Un cane, con la sua capacità di reagire in modo sensibile all’umore di una persona, capisce facilmente dal comportamento del padrone le sue intenzioni nascoste, di cui non si rende conto o, ahimè, nasconde deliberatamente agli altri. Poi ci sono animali domestici simpatici, che «inaspettatamente» mordono i passanti o i membri della casa, il che mette in crisi istruttori e addestratori esperti. Ma se si è capito perché Hans è stato «furbo», si è sicuri di trovare nel comportamento del padrone quei sottilissimi «indizi» che risolvono il comportamento problematico del cane.
PEDICURE ALL’ELEFANTE
L’uomo ha bisogno di controllare il comportamento degli animali nei circhi, in agricoltura, negli sport equestri… Ma perché addestrarli in uno zoo?

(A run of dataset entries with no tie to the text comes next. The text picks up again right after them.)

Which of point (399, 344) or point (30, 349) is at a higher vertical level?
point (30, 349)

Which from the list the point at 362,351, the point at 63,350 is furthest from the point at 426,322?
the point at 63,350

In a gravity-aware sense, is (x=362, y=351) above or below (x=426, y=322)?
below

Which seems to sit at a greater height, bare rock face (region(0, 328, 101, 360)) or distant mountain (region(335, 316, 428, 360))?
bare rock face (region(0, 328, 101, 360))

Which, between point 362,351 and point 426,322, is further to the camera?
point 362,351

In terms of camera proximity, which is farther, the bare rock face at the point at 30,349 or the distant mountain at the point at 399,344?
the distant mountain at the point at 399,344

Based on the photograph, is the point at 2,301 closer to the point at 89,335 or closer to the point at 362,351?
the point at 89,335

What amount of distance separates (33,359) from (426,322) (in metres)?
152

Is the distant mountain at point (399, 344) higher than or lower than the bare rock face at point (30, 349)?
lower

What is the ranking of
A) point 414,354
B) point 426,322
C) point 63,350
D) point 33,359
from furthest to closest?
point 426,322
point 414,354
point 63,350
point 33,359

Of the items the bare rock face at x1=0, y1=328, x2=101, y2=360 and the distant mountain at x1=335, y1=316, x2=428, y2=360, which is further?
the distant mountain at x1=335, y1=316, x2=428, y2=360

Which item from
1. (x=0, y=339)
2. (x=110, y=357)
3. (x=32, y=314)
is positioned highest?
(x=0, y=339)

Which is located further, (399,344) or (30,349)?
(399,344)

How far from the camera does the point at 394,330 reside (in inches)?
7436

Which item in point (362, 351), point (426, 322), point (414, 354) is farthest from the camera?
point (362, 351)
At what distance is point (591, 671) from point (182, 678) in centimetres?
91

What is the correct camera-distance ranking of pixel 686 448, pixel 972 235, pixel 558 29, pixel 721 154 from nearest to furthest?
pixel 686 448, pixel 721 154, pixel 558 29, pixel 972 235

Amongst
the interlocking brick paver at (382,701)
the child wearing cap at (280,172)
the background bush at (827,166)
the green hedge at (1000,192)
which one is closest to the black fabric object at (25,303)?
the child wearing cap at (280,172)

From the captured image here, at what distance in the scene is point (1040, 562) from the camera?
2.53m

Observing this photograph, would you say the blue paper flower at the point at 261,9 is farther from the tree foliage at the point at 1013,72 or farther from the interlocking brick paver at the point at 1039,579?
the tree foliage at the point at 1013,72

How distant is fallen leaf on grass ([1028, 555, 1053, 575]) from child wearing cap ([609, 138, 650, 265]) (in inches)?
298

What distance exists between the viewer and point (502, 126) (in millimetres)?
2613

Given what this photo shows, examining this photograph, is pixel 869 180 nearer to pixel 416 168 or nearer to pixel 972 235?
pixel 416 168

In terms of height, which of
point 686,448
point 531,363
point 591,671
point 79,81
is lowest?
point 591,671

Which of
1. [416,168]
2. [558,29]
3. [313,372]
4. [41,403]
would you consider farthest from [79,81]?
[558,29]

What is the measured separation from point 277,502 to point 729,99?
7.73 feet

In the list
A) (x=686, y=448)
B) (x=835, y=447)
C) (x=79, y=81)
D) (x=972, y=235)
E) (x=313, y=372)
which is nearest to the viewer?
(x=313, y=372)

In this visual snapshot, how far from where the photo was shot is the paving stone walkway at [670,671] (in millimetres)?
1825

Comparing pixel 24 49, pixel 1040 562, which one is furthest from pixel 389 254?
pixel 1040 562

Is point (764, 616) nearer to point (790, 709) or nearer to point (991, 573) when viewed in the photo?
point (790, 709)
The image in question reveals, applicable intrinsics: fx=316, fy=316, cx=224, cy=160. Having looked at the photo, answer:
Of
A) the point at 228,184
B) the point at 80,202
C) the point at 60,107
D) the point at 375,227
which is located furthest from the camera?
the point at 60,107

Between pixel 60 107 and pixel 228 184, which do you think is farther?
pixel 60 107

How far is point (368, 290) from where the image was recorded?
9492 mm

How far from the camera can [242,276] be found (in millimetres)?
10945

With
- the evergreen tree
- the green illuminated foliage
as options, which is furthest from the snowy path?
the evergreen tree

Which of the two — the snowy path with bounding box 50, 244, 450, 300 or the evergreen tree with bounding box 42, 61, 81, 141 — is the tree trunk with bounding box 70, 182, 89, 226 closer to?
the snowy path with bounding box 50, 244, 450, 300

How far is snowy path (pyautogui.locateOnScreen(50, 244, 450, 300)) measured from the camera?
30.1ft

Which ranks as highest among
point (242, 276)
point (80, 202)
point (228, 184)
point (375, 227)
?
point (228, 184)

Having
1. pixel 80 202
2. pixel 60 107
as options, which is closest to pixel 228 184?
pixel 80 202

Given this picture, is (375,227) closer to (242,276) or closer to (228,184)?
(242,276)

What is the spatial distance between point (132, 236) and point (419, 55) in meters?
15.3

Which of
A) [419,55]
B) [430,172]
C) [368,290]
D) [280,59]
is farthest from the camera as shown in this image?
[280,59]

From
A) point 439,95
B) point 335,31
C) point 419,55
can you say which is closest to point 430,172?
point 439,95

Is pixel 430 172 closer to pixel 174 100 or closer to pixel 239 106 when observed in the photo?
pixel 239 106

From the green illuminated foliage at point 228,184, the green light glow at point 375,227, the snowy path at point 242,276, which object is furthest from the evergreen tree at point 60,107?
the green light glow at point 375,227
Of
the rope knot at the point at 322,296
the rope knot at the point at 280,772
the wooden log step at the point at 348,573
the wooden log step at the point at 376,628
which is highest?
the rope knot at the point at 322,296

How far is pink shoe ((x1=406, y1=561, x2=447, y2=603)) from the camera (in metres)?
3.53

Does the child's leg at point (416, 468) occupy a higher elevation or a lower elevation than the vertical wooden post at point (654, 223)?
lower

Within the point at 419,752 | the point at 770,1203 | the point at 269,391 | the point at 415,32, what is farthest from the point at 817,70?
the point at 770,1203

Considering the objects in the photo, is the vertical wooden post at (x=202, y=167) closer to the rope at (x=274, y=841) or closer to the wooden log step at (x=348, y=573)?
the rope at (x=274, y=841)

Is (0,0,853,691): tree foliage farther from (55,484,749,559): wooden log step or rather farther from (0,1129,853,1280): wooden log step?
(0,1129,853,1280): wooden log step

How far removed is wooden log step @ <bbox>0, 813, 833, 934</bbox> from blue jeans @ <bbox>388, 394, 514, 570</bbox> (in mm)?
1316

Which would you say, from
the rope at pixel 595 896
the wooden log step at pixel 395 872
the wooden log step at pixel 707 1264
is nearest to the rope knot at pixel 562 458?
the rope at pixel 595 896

Ai tempi degli zoo, quando gli animali erano per lo più tenuti in spazi piccoli e angusti, era facile controllarli (ad esempio, farli spostare da una gabbia all’altra) con l’aiuto di speciali dispositivi meccanici o, ad esempio, innaffiandoli con un tubo. Ora il personale dello zoo preferisce «negoziare» con i propri animali che, di norma, vivono in recinti spaziosi. Per far sì che gli animali entrino volentieri in appositi compartimenti al mattino per la pulizia dell’esposizione, si insegna loro a ricevere una porzione di cibo mattutina.
Affinché gli elefanti o le giraffe permettano agli assistenti di curare le loro suole o zoccoli, che in cattività non si consumano così intensamente come in natura, vengono addestrati a venire volontariamente alla griglia per i piedi. Gli animali vengono addestrati con il rinforzo positivo, utilizzando le stesse abilità che Clever Hans ha «scoperto» all’umanità. L’addestratore premia innanzitutto l’animale con un premio per semplici movimenti spontanei, come sollevare una zampa o stare in silenzio davanti alla griglia. Poi vengono rinforzate solo le variazioni dei movimenti più simili a quelli di cui ha bisogno, quindi solo le combinazioni di pochi movimenti in sequenza. Da questi passaggi si forma gradualmente l’abilità comportamentale necessaria: l’animale entra in una macchina confortevole, infila la zampa in un buco speciale e aspetta di essere lavorato, masticando con calma il suo cibo preferito. Il principio della volontarietà è rispettato dal fatto che gli animali non vengono mai sottoposti a restrizioni alimentari ai fini dell’addestramento.
DIVENTA DONATORE!
Gli animali degli zoo collaborano volentieri con gli addestratori perché questo non solo diversifica la loro vita, ma permette loro di controllare gli esseri umani: «Io metto il piede in fallo e loro mi danno del cibo gustoso». Questo aumenta la capacità degli animali di controllare il loro ambiente e migliora la loro qualità di vita in cattività. Così, molti centri di ricerca stranieri hanno iniziato ad abbandonare il tradizionale metodo forzato di prelievo del sangue dai primati e hanno iniziato a utilizzare il principio della partecipazione volontaria delle scimmie a questa procedura.
NON È MAI TROPPO TARDI PER IMPARARE!
Un tipo di formazione volontaria sta guadagnando sempre più estimatori tra le persone che si occupano di animali. L’uomo cerca una collaborazione con i suoi animali, che spesso è più soddisfacente di un contatto da una posizione di dominanza. Perché?
Forse perché gli esseri umani si sentono soli nella società moderna e cercano un sostegno emotivo negli animali?
O forse il punto è che l’uomo ha abbandonato la sua posizione egocentrica di «corona del creato» e sta imparando a cooperare con la natura?